Begitu terbentuk, skema memengaruhi perilaku sosial kita, misalnya, pada kasus trauma street violence, tawuran, dan semacamnya. Pengalaman tidak menyenangkan anak atas perlakuan kasar teman dari sekolah lain dapat menjadi skema, yang kemudian dia pergunakan untuk melihat realitas ke depan. Ketika tumbuh, anak ini cenderung melihat setiap laki-laki dari sekolah lain akan dipahami sebagai ancaman. Bagi individu, pernah mengalami situasi yang mirip di masa lalu merupakan kerangka mental untuk memahami informasi sosial yang baru.
Memperbaiki skema
Skema menimbulkan efek yang kuat terhadap tiga proses dasar; (1) perhatian atau atensi (attention), proses pertama kali terjadi yang mana individu memperhatikan gejala-gejala sosial yang ada di sekelilingnya. (2) Pengodean (encoding), memasukkan apa yang diperhatikan ke memorinya dan menyimpannya. Peristiwa yang mengesankan biasanya memiliki retensi yang lebih lama di dalam memori. (3) Mengingat kembali (retrieval). Apabila kita menemukan gejala yang mirip, kita cenderung mengeluarkan ingatan kita dan membandingkannya dengan yang sedang dilihat (Baron, Branscombe, dan Byrne, 2012).
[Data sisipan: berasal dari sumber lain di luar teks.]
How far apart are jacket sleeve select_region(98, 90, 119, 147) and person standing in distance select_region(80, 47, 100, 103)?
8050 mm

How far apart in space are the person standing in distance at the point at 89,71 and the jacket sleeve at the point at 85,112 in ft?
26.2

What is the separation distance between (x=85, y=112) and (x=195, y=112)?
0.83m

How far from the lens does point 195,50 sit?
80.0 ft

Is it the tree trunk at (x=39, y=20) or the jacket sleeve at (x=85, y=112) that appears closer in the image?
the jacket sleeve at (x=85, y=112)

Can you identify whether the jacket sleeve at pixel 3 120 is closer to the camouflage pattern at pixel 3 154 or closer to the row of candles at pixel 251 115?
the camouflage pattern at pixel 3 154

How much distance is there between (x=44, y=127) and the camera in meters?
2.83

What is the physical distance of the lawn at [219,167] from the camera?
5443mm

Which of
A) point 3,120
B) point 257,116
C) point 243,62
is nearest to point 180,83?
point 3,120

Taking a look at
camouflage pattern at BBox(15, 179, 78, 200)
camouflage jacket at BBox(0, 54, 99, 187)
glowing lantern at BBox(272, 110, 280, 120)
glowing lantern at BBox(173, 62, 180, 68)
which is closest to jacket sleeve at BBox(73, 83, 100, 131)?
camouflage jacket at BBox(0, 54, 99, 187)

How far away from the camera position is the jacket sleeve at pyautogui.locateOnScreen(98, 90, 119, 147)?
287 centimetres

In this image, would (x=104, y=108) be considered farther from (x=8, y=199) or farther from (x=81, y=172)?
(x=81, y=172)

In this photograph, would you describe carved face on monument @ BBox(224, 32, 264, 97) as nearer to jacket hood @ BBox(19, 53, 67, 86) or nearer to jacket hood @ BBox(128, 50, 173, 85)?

Hal ini berarti skema-skema yang kita miliki akan sangat memengaruhi kognisi sosial kita, respons-respons kita terhadap berbagai persoalan kehidupan. Apabila skemanya positif, kita cenderung merespons dunia baru dengan positif juga. Sebaliknya, jika skemanya negatif, bukan saja kita akan melihat dunia sekitar dengan ‘kacamata hitam’, melainkan juga pilihan-pilihan perilaku dan keputusan yang diambil sebagai respons terhadap rangsang yang masuk akan cenderung negatif.
Semakin kuat dan mapan suatu skema, semakin dominan pula kognisi sosial kita dibentuk oleh skema dimaksud. Ada pengalaman menarik yang tidak lucu dari seorang mahasiswa dengan kemampuan bahasa Inggris yang sangat buruk. Ternyata ada skema yang telah mapan, yang terbangun sejak kecil berkat ajaran gurunya di kampung. Bahasa Inggris ialah bahasanya orang munafik karena tulisan dan cara membacanya tidak sama. Dalam konteks ini, Pancasila dapat dijadikan acuan dalam memperbaiki skema yang tidak sesuai dengan tata kehidupan yang bermartabat.